▸ **Written instruction 1**: Format the records as a numbered list, omitting blank lines, starting at the line that contains "From the image" and ending at the line that contains "4.66 meters".

▸ **Page**:
<<<<
The main ornamental gardens lie on the west side of the house within and around the former walled kitchen garden. The 2.5m high, brick-walled garden (listed grade II) lies 40m west of the house and comprises two sections separated by a brick wall. The western section is a rectangular area (50m x 40m) divided into quarters and partly laid to lawn with ornamental planting and partly cultivated for productive use. The eastern section is of an irregular shape (c. 30m x 15m) with the northern end of the stable block occupying its south-east corner. It is now laid to grass. A few metres further east again is a late C20 wire-enclosed tennis court.
In 1862 the western rectangular section of the kitchen garden is shown divided into quarters with perimeter walks and a fountain at its centre (1st edn OS map). A greenhouse, possibly the vine house mentioned in the 1944 Sales Particulars, occupied the exterior of a section of its southern wall, standing within a slip garden or frame yard. Additional lean-to and free- standing greenhouses were erected during the late C19 (2nd edn OS map) and are now gone. Earlier, in about 1840 according to Cronk, Revd William Marriot Smith’s diary records a ‘moment of ephemeral fame among horticulturalists’ when Mr Gulliver, his gardener, raised the first fuchsia with white sepals which he named ‘Venus Victrix’. The 1944 Sales Particulars described ‘a fine kitchen garden about a quarter of an acre, with peach, fig, cherries, and other walled fruit, besides cordon apples … a vine house on the south side; potting and tool sheds and smaller lean-to glasshouse’.
Nineteenth-century maps provide few indications of the function of the irregular-shaped eastern section of the walled garden although it featured a sundial and a glass house was built on the exterior of its north wall (1862 OS map). By 1944, however, it had been laid out as ‘an attractive Dutch garden’ (Sales Particulars).
PARKLAND
Parkland to the north, east and south-west of the house is managed as pasture, with many mature oak trees and a few C19 Wellingtonia surviving. The slopes of the western park rise steeply from south to north and then drop towards the lakes, the early C19 ‘spring-fed ponds’ which lie c.150m north of the house and which Revd William Marriott Smith created by damming a stream in the park. A bridge with wooden slats and iron railings (a C20 replacement for the bridge recorded on C19 maps) crosses the water at the point where the stream enters the lake, the edges of which are overgrown with self-sown trees which obscure views to and from the house.
The present extent and layout of the parkland survives intact from the mid-C19 (Tithe Map) when the house was described as being set within ‘a spacious park’ (Bagshaw). Nineteenth-century and early C20 OS maps depict the well-treed parkland and local directories document ‘a fine and well-wooded park’ (Kelly 1899, 1934). The 1944 Sales Particulars describe a ‘beautifully timbered parkland’ that ‘culminates to the north in two charming lakes, the most northerly used for bathing, and the other affording excellent fishing’.
>>>>
Records from a collection:
<<<<
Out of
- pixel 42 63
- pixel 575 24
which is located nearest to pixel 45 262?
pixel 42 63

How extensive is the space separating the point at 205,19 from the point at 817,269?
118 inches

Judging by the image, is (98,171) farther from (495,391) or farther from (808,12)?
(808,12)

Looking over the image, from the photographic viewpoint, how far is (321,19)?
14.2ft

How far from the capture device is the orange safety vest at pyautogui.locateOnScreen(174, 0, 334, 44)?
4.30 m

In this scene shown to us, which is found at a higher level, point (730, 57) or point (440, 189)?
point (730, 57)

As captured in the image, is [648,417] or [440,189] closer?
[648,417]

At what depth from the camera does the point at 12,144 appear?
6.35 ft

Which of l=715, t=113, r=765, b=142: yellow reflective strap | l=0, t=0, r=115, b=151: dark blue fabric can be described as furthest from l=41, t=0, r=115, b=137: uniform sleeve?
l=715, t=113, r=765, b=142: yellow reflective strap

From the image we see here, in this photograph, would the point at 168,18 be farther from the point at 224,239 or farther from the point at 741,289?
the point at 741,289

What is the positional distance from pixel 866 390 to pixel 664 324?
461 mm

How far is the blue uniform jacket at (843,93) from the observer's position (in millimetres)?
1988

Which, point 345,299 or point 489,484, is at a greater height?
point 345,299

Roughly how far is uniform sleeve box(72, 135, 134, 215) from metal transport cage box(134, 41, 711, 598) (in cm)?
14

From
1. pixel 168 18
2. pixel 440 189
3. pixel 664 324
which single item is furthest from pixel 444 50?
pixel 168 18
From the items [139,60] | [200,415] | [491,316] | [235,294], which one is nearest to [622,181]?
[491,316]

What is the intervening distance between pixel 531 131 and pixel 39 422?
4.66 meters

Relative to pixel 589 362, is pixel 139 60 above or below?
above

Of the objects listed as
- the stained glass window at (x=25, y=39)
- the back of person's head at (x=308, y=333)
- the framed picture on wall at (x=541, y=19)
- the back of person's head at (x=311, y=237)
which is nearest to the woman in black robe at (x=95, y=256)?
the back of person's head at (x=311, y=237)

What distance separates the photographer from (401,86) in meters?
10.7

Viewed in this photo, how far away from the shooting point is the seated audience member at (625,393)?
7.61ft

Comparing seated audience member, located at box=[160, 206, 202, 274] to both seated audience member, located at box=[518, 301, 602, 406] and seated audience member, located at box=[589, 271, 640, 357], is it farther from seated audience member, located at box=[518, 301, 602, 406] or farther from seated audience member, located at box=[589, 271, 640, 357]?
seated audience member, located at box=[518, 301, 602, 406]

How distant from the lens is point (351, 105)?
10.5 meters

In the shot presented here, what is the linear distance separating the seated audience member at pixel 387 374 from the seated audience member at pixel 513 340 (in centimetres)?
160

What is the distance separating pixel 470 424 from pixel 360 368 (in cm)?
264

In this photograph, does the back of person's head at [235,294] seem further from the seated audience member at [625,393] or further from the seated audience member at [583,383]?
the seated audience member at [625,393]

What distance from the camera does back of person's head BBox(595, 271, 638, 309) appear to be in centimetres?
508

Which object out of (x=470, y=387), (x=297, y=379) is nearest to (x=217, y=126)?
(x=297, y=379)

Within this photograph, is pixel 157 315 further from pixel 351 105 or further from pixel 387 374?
>>>>
▸ **Written instruction 2**:
Answer these questions from the garden and parkland description:
(a) What name did the gardener give to the first fuchsia with white sepals?
(b) By 1944, how had the eastern section of the walled garden been laid out?
(c) About how far north of the house do the lakes lie?

▸ **Response 1**:
1. From the image we see here, in this photograph, would the point at 168,18 be farther from the point at 224,239 or farther from the point at 741,289?
2. the point at 741,289
3. What is the positional distance from pixel 866 390 to pixel 664 324?
4. 461 mm
5. How far is the blue uniform jacket at (843,93) from the observer's position (in millimetres)?
6. 1988
7. Which, point 345,299 or point 489,484, is at a greater height?
8. point 345,299
9. Roughly how far is uniform sleeve box(72, 135, 134, 215) from metal transport cage box(134, 41, 711, 598) (in cm)?
10. 14
11. From
12. 1. pixel 168 18
13. 2. pixel 440 189
14. 3. pixel 664 324
15. which single item is furthest from pixel 444 50?
16. pixel 168 18
17. From the items [139,60] | [200,415] | [491,316] | [235,294], which one is nearest to [622,181]?
18. [491,316]
19. What is the intervening distance between pixel 531 131 and pixel 39 422?
20. 4.66 meters

▸ **Response 2**:
(a) 'Venus Victrix'
(b) As 'an attractive Dutch garden'
(c) About 150m